The era of inflated expectations for AI's logical abilities is coming to a close. Researchers are shifting model evaluation to the Hard Mode standard, abandoning the "hints" that were previously hidden directly in the task conditions. According to the report on Discover And Prove (DAP), modern LLMs have learned to mimic intelligence well: they guess the correct answer in 80% of cases, but when it comes to formal proof in Lean 4, they manage in less than 10% of situations. In our view, this is a clear illustration of the gap between intuition and real logic.

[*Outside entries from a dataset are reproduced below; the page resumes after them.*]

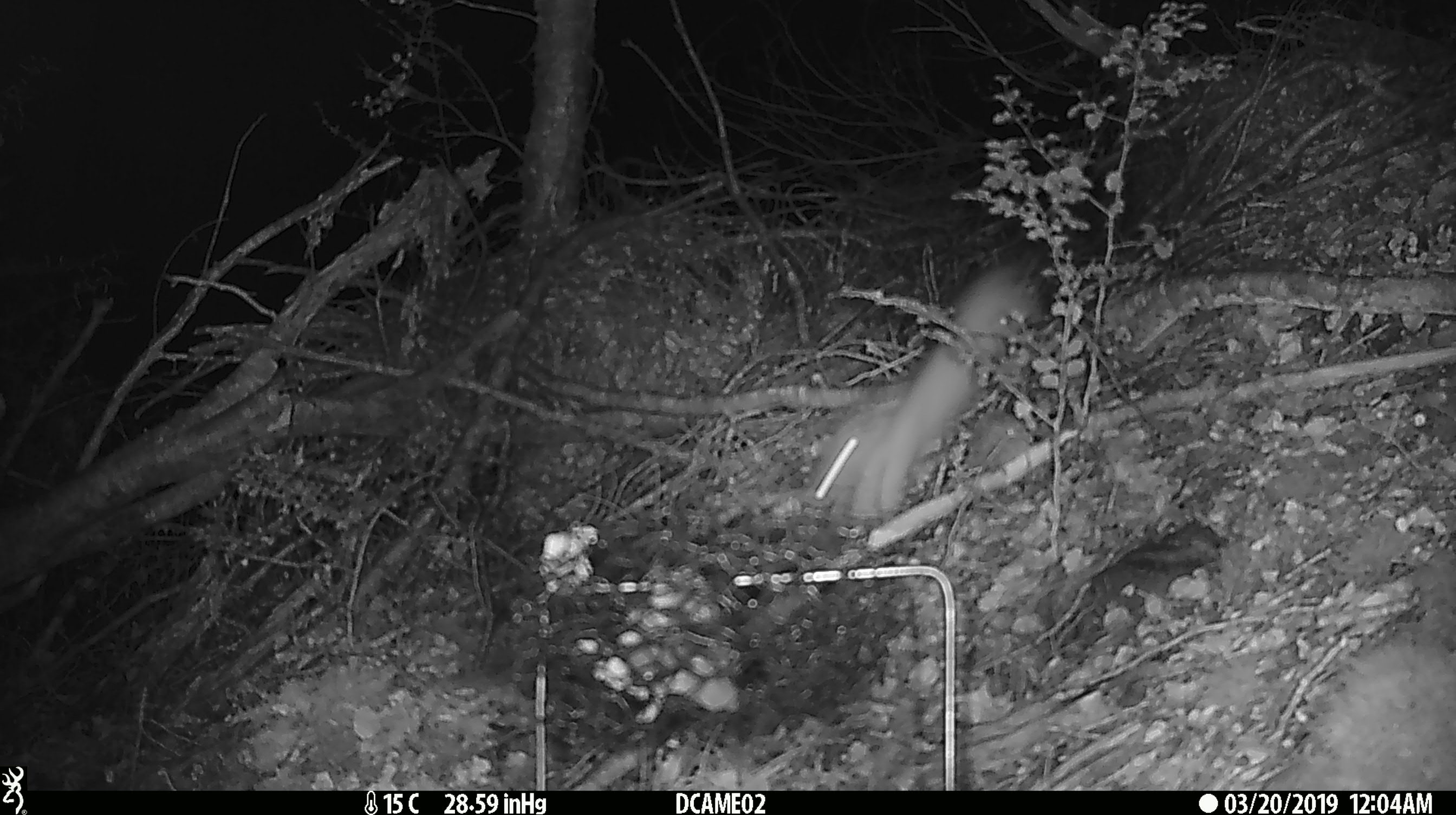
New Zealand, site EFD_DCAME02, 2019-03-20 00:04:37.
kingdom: Animalia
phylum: Chordata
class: Mammalia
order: Carnivora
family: Mustelidae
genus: Mustela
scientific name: Mustela erminea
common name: stoat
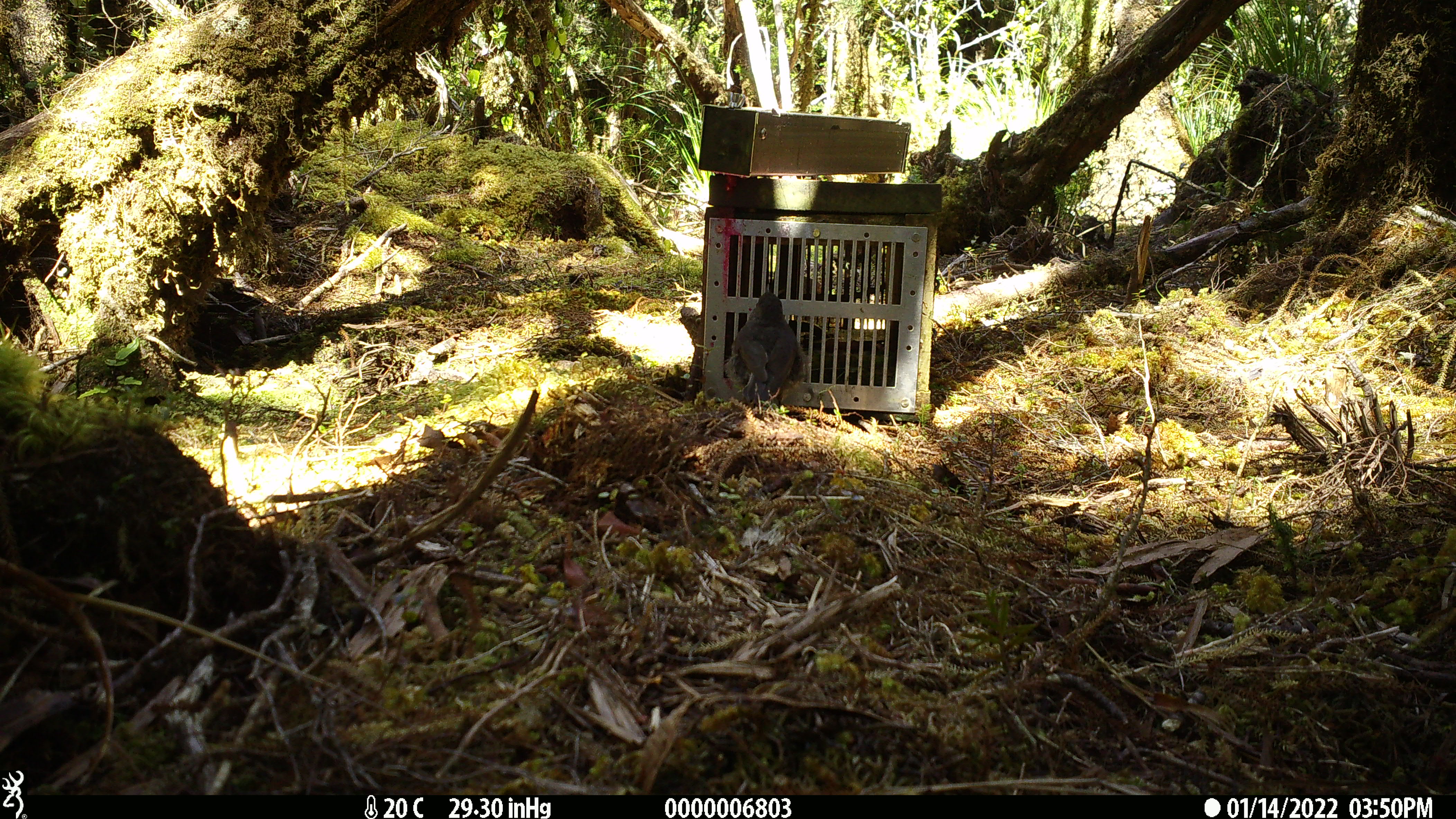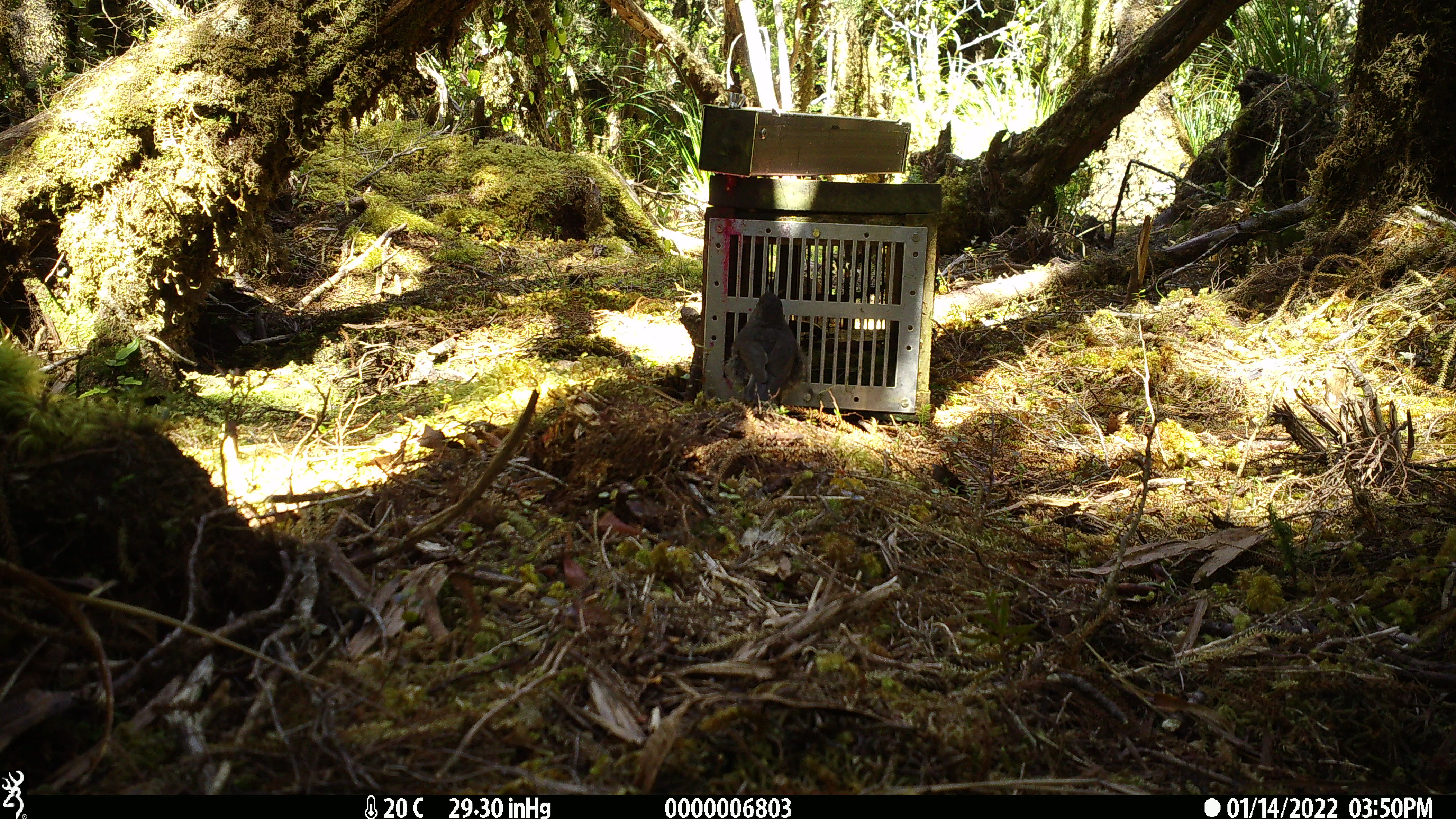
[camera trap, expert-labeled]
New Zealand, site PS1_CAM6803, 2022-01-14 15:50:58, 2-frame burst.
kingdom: Animalia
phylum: Chordata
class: Aves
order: Passeriformes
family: Petroicidae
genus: Petroica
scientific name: Petroica australis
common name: new zealand robin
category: robin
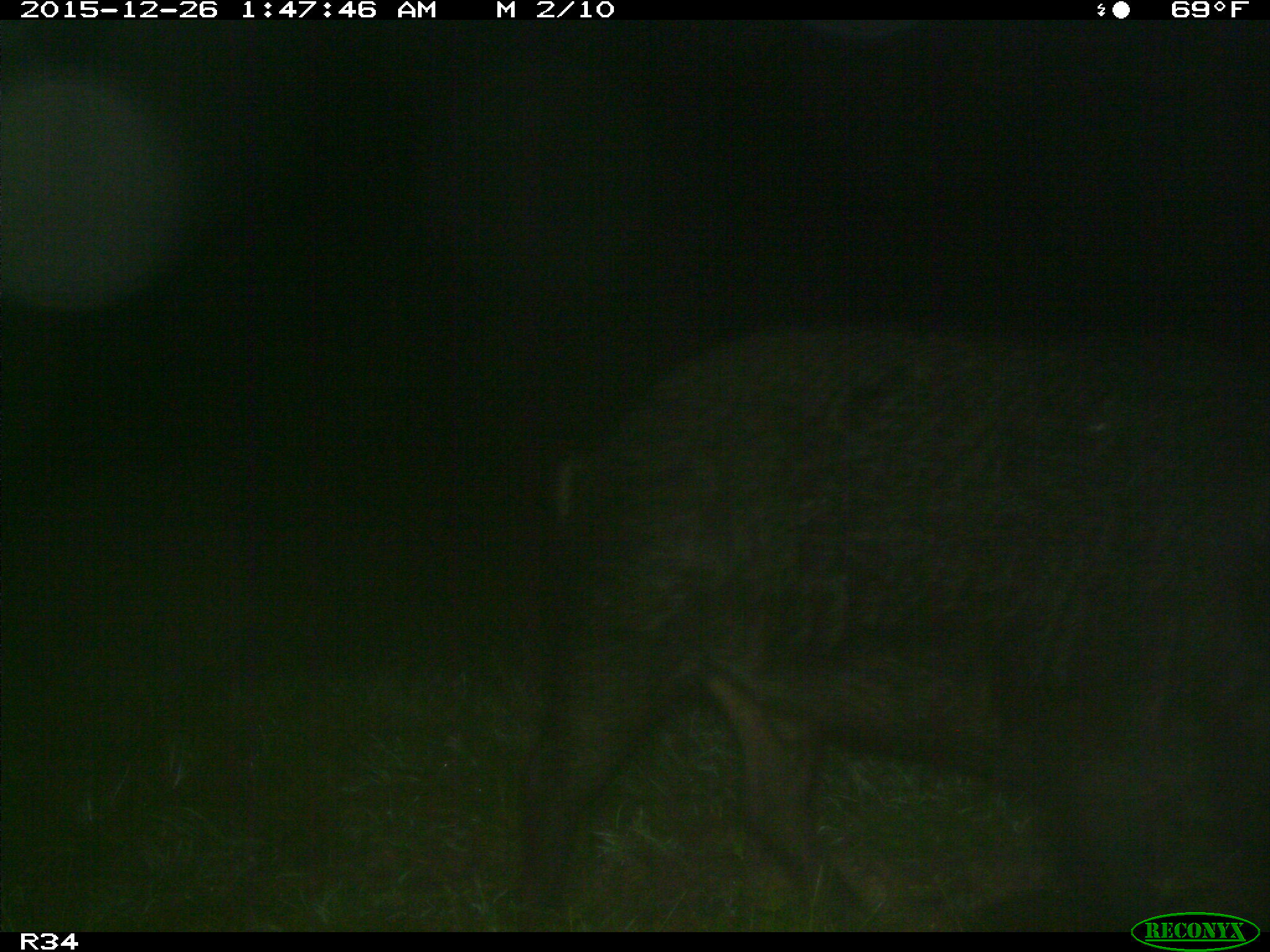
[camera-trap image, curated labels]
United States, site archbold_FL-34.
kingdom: Animalia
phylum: Chordata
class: Mammalia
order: Artiodactyla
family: Suidae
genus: Sus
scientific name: Sus scrofa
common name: wild boar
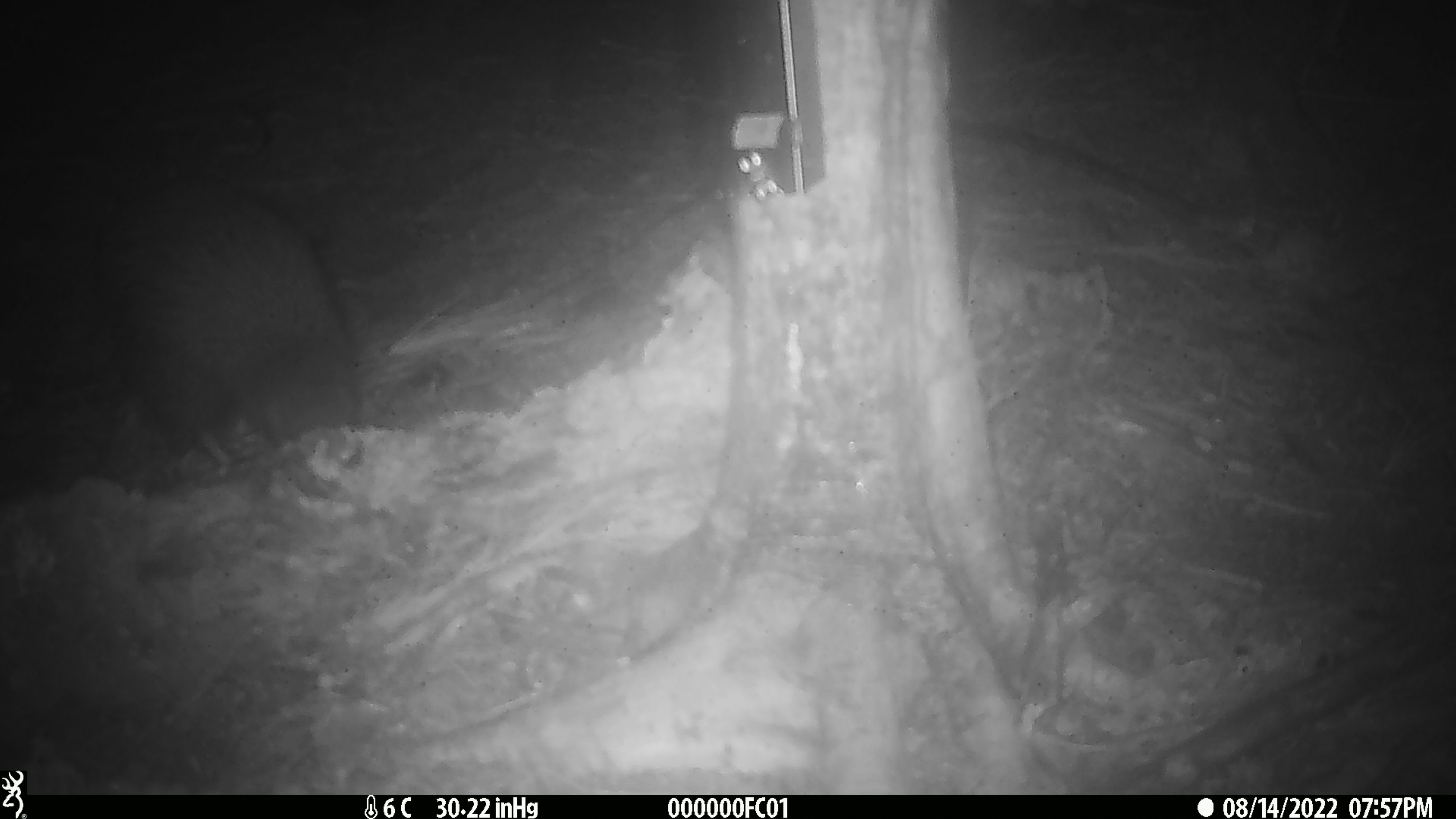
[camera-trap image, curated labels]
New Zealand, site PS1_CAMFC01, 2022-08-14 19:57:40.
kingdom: Animalia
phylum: Chordata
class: Aves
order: Apterygiformes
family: Apterygidae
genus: Apteryx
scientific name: Apteryx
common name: kiwi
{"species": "kiwi (Apteryx)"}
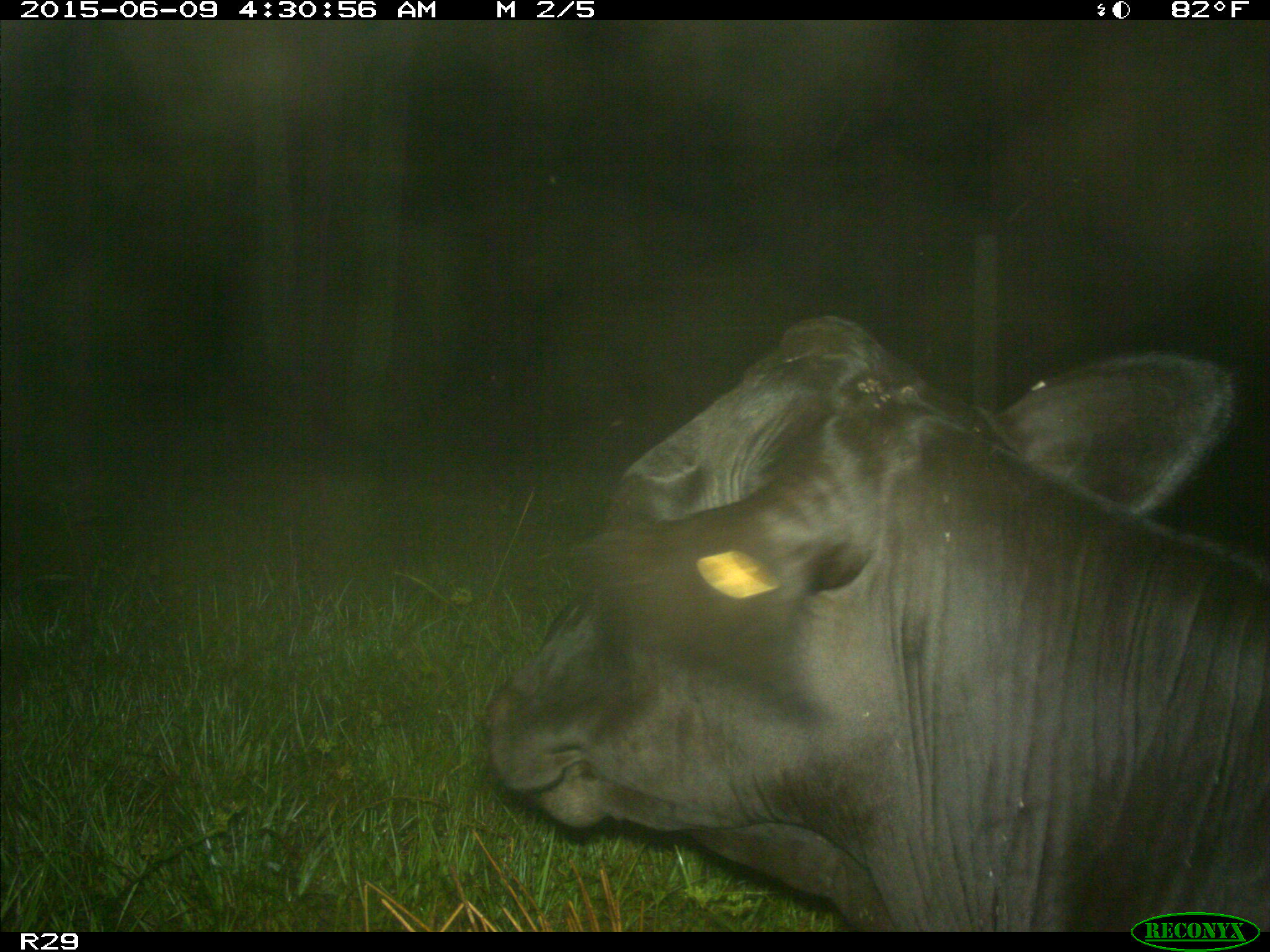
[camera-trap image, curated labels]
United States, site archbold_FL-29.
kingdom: Animalia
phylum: Chordata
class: Mammalia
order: Artiodactyla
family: Bovidae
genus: Bos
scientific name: Bos taurus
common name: domestic cow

While models simply "hallucinate in the right direction," they are useless for verifying critical software or engineering systems. To close this gap, developers introduced DAP—an agentic framework that replaces built-in hints with a process of conscious reasoning. As stated in the arXiv preprint, the system first formulates a hypothesis in natural language, engages in self-reflection, and only then translates the conclusions into formal code for provers.
The results of this "shock therapy" for algorithms are already visible in benchmarks. DAP became the first framework to solve 36 PutnamBench theorems in Hard Mode. On CombiBench, the system set a new SOTA, raising the bar from 7 to 10 solved problems at Pass@16. To keep the industry on its toes, the authors also released MiniF2F-Hard and FIMO-Hard—re-annotated databases from which all auxiliary crutches have been removed.
For CTOs and software architects, this is an important signal: reliable verification today is impossible through a simple "prompt-answer" cycle. Multi-step agentic workflows are needed. If your AI is not capable of solving problems in Hard Mode, its vaunted logic is nothing more than an illusion generated by the training set. Using such a tool in real production is simply dangerous.